No faltarán decenas de ocasiones en los próximos tiempos de hablar de Obama. Ahora sólo quiero sumarme a los centenares de millones de personas que en todo el planeta se alegran de que, al fin, haya abandonado la Casa Blanca el mentecato más peligroso de las últimas décadas, George W. Bush.
Lo conocí personalmente en Waco (Texas) en el otoño de 1998, cuando yo era corresponsal de «El País» en Washington y él, gobernador de Texas y aspirante a la candidatura republicana a la presidencia de Estados Unidos. A «mon pote» el periodista francés Gilles Delafon y a mí nos pareció un tipo agradable en lo personal, simplón en lo político y meapilas en lo moral.

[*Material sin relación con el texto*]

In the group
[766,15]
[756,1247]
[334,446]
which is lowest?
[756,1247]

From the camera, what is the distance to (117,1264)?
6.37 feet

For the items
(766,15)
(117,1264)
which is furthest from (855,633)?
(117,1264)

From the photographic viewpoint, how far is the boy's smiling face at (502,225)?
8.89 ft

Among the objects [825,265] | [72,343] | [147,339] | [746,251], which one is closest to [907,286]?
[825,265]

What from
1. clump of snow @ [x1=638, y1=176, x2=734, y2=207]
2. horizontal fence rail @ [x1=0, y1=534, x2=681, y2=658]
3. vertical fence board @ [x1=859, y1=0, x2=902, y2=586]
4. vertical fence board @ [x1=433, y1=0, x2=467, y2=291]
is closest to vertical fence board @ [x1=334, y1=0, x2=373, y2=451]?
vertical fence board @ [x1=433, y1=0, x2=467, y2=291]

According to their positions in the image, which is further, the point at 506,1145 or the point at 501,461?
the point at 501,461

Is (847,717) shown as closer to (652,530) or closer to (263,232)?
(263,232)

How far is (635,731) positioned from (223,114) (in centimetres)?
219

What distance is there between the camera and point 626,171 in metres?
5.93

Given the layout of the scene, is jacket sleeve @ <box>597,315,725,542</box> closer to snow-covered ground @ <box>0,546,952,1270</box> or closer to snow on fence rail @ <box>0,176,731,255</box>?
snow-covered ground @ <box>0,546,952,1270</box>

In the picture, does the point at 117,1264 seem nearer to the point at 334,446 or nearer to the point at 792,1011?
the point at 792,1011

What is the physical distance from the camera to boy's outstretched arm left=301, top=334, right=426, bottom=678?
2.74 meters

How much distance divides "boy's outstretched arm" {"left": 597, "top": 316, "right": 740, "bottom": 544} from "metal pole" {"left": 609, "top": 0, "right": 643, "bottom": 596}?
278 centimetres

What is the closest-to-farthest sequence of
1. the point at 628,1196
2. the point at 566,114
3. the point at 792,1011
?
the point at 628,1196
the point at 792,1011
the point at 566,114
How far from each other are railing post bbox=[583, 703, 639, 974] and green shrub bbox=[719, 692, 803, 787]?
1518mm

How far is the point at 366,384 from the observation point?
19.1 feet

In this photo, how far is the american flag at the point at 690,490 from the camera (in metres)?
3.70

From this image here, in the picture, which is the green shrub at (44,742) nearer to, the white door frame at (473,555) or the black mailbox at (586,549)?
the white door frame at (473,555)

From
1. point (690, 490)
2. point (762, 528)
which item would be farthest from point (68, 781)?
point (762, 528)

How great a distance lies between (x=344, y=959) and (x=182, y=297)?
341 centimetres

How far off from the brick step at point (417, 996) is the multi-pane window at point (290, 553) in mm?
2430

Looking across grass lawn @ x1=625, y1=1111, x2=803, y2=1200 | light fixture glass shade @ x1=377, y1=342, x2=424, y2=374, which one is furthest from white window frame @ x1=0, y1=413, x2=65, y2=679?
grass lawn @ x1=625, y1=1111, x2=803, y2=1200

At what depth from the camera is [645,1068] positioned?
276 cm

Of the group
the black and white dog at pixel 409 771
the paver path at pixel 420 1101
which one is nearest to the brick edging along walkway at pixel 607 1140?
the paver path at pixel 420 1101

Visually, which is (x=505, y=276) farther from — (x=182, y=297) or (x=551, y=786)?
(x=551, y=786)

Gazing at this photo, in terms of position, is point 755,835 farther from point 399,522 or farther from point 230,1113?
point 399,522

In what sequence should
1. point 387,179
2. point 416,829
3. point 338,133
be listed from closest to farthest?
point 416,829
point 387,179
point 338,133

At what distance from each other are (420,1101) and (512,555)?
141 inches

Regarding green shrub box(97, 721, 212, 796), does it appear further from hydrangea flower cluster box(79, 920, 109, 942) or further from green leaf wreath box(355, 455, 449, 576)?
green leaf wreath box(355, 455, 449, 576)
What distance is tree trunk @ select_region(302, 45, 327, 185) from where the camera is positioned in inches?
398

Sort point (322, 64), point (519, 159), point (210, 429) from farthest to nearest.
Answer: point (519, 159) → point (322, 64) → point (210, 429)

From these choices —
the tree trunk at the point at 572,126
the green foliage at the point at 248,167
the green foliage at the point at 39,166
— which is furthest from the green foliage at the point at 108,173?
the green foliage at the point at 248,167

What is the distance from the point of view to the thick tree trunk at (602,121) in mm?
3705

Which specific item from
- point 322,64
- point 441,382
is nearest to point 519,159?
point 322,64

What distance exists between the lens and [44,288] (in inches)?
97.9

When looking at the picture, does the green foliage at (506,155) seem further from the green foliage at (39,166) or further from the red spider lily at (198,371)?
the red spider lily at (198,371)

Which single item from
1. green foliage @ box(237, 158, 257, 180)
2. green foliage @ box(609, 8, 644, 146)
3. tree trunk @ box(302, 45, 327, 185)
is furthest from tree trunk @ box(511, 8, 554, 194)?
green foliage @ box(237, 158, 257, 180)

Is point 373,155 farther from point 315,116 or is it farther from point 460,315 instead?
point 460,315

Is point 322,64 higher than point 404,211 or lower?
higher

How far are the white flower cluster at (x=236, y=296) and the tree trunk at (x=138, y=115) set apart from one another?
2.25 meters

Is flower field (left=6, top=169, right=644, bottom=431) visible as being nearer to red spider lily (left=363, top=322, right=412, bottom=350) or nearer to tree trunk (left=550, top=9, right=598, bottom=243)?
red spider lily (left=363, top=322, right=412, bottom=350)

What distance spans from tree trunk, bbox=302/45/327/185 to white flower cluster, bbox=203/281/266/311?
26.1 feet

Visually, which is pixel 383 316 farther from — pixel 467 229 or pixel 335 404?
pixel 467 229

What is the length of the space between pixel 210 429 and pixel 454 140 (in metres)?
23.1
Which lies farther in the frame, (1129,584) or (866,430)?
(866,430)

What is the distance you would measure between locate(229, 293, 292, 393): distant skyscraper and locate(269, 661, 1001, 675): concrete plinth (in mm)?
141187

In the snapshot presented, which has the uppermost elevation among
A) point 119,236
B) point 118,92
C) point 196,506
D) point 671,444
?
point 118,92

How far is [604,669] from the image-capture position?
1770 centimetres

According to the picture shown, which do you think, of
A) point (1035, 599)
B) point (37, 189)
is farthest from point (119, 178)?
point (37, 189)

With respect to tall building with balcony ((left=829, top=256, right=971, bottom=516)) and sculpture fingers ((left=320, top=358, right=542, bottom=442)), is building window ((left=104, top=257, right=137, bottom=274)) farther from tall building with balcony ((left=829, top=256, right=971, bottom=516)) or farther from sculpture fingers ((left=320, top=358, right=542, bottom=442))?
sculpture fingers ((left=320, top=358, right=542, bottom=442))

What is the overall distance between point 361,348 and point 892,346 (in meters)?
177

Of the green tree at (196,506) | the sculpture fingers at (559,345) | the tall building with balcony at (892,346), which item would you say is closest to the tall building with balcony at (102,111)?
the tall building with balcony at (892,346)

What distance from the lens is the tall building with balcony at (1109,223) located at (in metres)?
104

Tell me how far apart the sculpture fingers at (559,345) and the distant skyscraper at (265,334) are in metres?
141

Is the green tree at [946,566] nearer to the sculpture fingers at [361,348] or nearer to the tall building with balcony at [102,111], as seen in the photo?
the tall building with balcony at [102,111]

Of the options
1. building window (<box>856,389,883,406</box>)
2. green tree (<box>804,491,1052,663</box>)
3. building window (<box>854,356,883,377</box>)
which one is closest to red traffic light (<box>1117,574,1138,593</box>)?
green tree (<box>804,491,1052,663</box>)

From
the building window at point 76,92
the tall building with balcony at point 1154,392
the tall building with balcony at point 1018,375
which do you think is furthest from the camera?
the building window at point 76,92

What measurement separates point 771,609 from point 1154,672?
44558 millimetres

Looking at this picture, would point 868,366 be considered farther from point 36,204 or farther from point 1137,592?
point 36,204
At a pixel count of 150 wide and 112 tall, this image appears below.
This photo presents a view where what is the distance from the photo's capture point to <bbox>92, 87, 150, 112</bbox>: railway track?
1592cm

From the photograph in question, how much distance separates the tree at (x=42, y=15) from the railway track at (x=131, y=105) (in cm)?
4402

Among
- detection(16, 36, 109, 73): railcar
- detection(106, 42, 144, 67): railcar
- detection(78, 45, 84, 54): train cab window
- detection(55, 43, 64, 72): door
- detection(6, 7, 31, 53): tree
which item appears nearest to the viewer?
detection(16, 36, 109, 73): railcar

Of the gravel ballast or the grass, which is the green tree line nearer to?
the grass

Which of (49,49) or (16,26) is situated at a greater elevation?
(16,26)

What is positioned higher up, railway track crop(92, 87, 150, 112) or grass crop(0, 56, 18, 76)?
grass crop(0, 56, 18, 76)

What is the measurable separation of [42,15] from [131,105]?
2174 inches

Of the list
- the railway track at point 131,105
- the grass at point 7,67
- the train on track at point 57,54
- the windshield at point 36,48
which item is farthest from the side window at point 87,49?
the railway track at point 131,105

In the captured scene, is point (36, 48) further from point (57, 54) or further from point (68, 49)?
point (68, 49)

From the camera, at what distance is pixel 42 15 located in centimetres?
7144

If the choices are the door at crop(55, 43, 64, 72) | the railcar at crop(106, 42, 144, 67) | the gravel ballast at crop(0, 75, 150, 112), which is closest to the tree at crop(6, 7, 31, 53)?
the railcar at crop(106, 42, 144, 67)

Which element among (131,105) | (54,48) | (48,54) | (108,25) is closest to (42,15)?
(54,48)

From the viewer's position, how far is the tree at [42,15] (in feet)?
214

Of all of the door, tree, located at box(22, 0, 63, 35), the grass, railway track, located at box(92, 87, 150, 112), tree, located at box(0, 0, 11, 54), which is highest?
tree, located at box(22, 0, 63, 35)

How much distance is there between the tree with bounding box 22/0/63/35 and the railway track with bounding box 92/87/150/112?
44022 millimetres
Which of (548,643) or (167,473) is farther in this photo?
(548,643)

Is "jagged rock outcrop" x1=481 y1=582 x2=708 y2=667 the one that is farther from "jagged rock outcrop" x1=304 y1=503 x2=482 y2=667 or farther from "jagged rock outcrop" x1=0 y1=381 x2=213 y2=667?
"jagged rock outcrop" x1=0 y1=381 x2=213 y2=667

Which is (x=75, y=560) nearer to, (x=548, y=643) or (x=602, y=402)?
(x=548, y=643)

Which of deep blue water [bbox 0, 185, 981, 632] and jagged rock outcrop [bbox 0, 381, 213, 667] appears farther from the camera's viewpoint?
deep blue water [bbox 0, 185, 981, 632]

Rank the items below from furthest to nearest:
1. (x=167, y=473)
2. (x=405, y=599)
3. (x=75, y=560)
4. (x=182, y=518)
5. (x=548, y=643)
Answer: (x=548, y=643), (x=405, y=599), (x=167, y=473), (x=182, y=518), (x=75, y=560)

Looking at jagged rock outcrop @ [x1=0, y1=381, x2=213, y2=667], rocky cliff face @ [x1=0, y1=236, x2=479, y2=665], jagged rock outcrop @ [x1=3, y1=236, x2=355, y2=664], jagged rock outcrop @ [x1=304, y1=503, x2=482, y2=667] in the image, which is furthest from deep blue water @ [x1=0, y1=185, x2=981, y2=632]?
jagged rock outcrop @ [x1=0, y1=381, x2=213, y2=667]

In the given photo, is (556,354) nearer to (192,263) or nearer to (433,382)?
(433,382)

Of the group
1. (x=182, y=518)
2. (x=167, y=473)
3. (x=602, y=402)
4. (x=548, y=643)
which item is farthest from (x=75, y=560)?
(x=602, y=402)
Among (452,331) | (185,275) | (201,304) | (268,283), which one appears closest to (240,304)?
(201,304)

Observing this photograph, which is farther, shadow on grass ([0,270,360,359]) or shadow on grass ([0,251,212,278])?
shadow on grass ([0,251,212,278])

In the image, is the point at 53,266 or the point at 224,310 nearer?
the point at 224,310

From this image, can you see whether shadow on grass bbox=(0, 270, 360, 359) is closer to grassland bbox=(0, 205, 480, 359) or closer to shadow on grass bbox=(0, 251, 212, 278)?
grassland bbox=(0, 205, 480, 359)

Luego me tocó cubrir las elecciones presidenciales del año 2000, que Bush le robó a Al Gore. Durante los meses siguientes, Bush no fue más que un presidente conservador medio alelado, pero el 11-S le convirtió en el mayor destructor de los genuinos valores estadounidenses desde los tiempos de McCarthy y en la mayor amenaza para la paz y la seguridad mundial desde los de Hitler y Stalin.
Durante los últimos ocho años he lamentado que Bush hubiera dejado en su momento la botella para dedicarse a la política. Ahora le deseo que en Texas disfrute de la compañía de Laura a la hora de los rezos y que mantenga con el perrito Barney grandes conversaciones sobre todo lo divino y lo humano, porque soy muy consciente de que es imposible que un ex presidente de Estados Unidos se siente en un tribunal. Imagino que Aznar irá a visitarle pronto.